In the mail room I spent my mornings sorting packages and committing their recipient’s names and office locations to memory – I still recall these names, because they seemed so literary and important.

Then, for the rest of the day, I delivered the packages, on occasion meeting the recipients – generally curt literary mavens.

Breaks were spent outside by a line of rubbish skips, and on day one I noticed the contents consisted solely of countless brand new books.

Since no-one really cared I explored the skips at great length, creating quite a collection of perfectly good editions of some of the greatest books of the year, and a wealth of 20th century classics.

Intrigued as to the reason for the abundance of free books, I asked if they were perhaps uncorrected proofs or remaindered mis-prints? Apparently not – they were just surplus to the needs of the company.

I was a boy whose only surviving grandfather had instilled in me a sense of adventure when it came to inspecting rubbish tips. Grandpa had worked his way into an old one down the hill from my Grandparent’s house in Inverell, and would often take me down to stand at the edge and catch any treasures he fished-out from underneath.

It was like a goldmine – antique hurricane lamps, china plates, enamel ware, and an assortment of vintage items came out of that tip. The deeper Grandpa got, the older and more interesting the treasures he unearthed.

ANTIPODEAN ANGEL Janet Frame in post-WW2 London.

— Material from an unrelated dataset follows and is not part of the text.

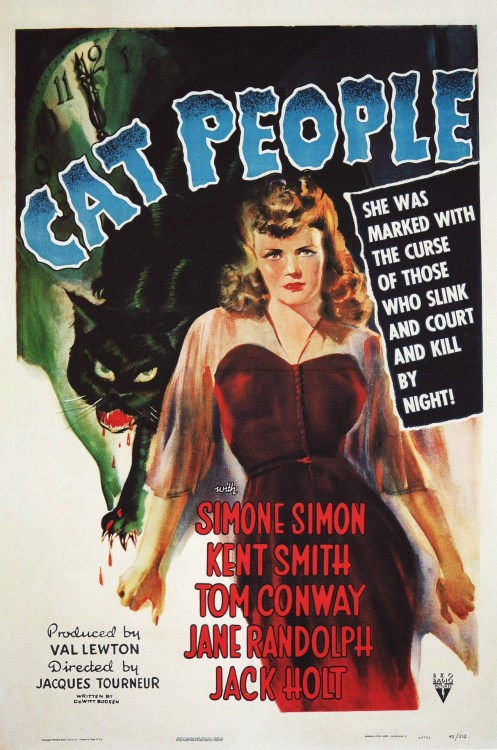 Cat People (1942) Special Thanks to Sappholovergirlreturns for submitting this.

So it was retired farmer and gentle man Gordon Burge who inspired me the day when I discovered about fifty copies of Janet Frame’s autobiography An Angel at my Table in the publisher’s skip during my last week.

One copy would do me – Frame’s account of her early life included an apt section about her first encounter with London, and I took a lot of heart from her survival of the strangeness of the city when one is used to the elemental expanses of the Antipodes.

It took travelling to London to learn what that term actually means – the diametric opposite of wherever you are on Earth. It has a deeper meaning in the UK, because growing-up on the other side of the world makes you different, apparently. You’ll have to ask the Brits why they call those of us from Australia and New Zealand ‘Antipodeans’, often with a ‘certain air’.

The rest of Janet’s autobiographies I decided to do something about, and, with my rose-coloured glasses firmly in place, I took them to one of the large Charing Cross Road bargain bookstores on my way home that evening, thinking that Helene Hanff would be proud of me for some kind of book-trade continuum.

The shop owner was very dubious. He inspected my booty and flicked through a few pages, marvelling that they were indeed brand new and perfectly saleable, but he would not take them off my hands, even for free.

Feeling slightly silly for trying to facilitate an act of recycling, I left them under one of the tables out the front of the shop.

Maybe he’d notice them and would just sell them? No-one would be the wiser – not the publisher, not the customers, not Janet Frame.

I never found out. My work permit came through and I ventured deeper into the West End with a resume under my arm, hoping, like Janet Frame and Helene Hanff before me, that somewhere in that romantic place a door would open on my dreams.